I felt quite sad as we set off southward: my home in the north was still an area that had to be avoided. I hoped my relatives, or at least some of them, had managed to escape in time. But how was I supposed to find them?
After a few hours we reached the more southerly city of Yola; Boko Haram hadn’t yet advanced that far. But there had been suicide attacks. The bus station was busy, some people were waiting there clutching photographs. They were looking for their relatives. Clearly more and more people were coming from the crisis zones. I looked around too, to see if I could spot any members of my family, my father or my uncle. But of course no one was waiting for me. It would have been too lovely.
At the station I bought a soup and looked to see how much money I still had: 500 nairas. The women had counted the sum out very precisely, just enough for another ticket. Before I could spend it on anything else, I bought the ticket to Maiduguri, which was about two hundred and fifty miles further north. In normal times we would simply have taken the A13, the main artery between north and south, which also led past the Mandara Mountains, past Gwoza and Bama. But now we had to take a big diversion via towns like Bauchi further to the west.
We drove all through the night. The next morning we reached Maiduguri. As soon as we entered the city I saw the refugees camped out on either side of the road. Above all, women, and very many children. They slept under trees or in shacks made of plastic sheets. The whole of Maiduguri seemed to be one big refugee camp. Gift was resting against my chest in her sling, and I stroked her on the forehead. And I wondered anxiously where we would stay in this overcrowded city.
When I got out of the bus I didn’t really know which way to turn. I followed some women who also looked like refugees. In that way I reached a school building where the new arrivals could register if they had no relatives in the city who could take them in.
The whole place was in complete chaos. Women sat in a classroom, writing our names down on long lists. They told us we were going to be assigned to the various camps if we had no relatives. When I told them I was from Ngoshe, they told me to go to the camp near the airport, as that was where most of the people from my hometown were to be found. They gave me a number with which I was to report to the camp administrators.
I set off for the camp. At that time, in the spring of 2015, Maiduguri was a ghost town. Even though it was bursting at the seams, and people were living on every imaginable corner, the main crossroads and squares were curiously empty. There were few street traders, no motorbikes and hardly any cars. It seemed as if all the inhabitants and guests in town had put their business activities on hold for fear of attacks.

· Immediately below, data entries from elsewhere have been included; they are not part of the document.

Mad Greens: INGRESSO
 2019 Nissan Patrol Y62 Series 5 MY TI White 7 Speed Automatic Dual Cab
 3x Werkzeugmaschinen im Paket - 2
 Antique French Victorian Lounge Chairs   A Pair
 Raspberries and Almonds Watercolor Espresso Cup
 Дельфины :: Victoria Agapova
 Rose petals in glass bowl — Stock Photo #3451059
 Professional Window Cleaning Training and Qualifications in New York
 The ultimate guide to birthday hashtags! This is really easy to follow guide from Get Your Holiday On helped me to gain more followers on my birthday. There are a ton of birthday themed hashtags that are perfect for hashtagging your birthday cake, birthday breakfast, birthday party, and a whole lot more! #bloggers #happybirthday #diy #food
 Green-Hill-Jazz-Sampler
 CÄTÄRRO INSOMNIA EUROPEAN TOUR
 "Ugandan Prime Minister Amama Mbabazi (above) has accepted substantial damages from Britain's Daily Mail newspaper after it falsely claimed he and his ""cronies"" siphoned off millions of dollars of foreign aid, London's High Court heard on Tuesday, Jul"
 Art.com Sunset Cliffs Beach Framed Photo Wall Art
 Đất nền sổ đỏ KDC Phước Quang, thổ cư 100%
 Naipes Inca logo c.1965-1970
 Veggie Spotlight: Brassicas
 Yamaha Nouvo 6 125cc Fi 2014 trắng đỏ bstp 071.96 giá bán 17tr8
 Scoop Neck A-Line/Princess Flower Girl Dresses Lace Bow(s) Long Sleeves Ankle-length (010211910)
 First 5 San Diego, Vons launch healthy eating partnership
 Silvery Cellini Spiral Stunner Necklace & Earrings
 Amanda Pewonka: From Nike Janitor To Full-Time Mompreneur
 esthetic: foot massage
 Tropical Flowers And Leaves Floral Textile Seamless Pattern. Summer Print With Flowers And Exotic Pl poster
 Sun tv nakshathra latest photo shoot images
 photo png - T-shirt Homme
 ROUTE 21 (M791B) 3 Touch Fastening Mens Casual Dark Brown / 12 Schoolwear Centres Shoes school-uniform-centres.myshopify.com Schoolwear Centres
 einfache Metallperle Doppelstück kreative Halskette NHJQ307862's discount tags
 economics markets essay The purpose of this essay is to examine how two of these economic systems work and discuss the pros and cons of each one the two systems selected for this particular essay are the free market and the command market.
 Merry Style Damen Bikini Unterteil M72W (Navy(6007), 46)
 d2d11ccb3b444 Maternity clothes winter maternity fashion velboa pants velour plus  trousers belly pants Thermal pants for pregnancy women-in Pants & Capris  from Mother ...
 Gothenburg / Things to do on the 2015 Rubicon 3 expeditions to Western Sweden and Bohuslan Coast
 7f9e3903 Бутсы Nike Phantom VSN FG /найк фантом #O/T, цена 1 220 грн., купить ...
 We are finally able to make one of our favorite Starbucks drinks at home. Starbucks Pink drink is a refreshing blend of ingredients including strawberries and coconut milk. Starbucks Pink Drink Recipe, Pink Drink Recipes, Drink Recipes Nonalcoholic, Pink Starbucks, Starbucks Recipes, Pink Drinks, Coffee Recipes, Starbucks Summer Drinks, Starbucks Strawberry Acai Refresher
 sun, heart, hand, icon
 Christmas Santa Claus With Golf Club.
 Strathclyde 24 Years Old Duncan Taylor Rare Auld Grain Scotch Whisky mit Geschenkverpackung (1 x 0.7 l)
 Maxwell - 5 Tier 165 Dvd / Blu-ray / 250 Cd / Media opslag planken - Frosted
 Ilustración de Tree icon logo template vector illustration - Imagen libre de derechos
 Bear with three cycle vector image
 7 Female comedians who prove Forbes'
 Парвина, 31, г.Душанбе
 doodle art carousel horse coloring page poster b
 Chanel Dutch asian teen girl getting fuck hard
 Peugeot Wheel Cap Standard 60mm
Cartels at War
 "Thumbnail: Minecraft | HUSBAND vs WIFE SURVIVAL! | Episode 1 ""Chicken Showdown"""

When I approached the camp, I could see the people sitting in the street from a long way off. The tent city was already so overcrowded that people were actually spilling out of it. Lots of children were frolicking around. I asked the way to the camp administrators. A man jotted down my number and pointed me to a big communal tent that housed about fifty women and children. Now, by day, they had pushed their bundles and mats to the side. I sat down on the floor and began nursing Gift.
Then a woman suddenly came toward me. I looked at her, and couldn’t remember exactly where I knew her from.
“Patience!” she cried. “Where have you come from?”
As soon as I heard her voice, I remembered: it was Rifkatu, my old friend from Ngoshe, who I had always met at the well. Once a happy young girl, she now had careworn features. Or perhaps it just looked that way because she was so gaunt. We fell into each other’s arms.
“Are you all on your own?” she asked me. “You’ll see: half the village is here.”
“And what about my family?”
She looked at me seriously. “You don’t know?”
“No.”
Rifkatu confirmed what I had feared for a long time: that my father, my uncle and two of my brothers had been killed in another devastating attack on Ngoshe. That day, she told me, almost the entire male population of the village had been slaughtered. “All the ones who weren’t quick enough were beheaded,” she told me. Her own husband had been one of them. She and various other women had been forced to watch, before they themselves were locked up. “They showed us deliberately, to intimidate us,” she said. “You can’t imagine how cruel they are.”
“Oh, I can,” I said. She understood what I meant. Neither of us asked the other any further details about her time with the fighters.
I also learned from Rifkatu that my sister Ladi was in Maiduguri. She was living with her husband in the city—and she probably had a flat outside the camp. Someone even had her telephone number and informed her.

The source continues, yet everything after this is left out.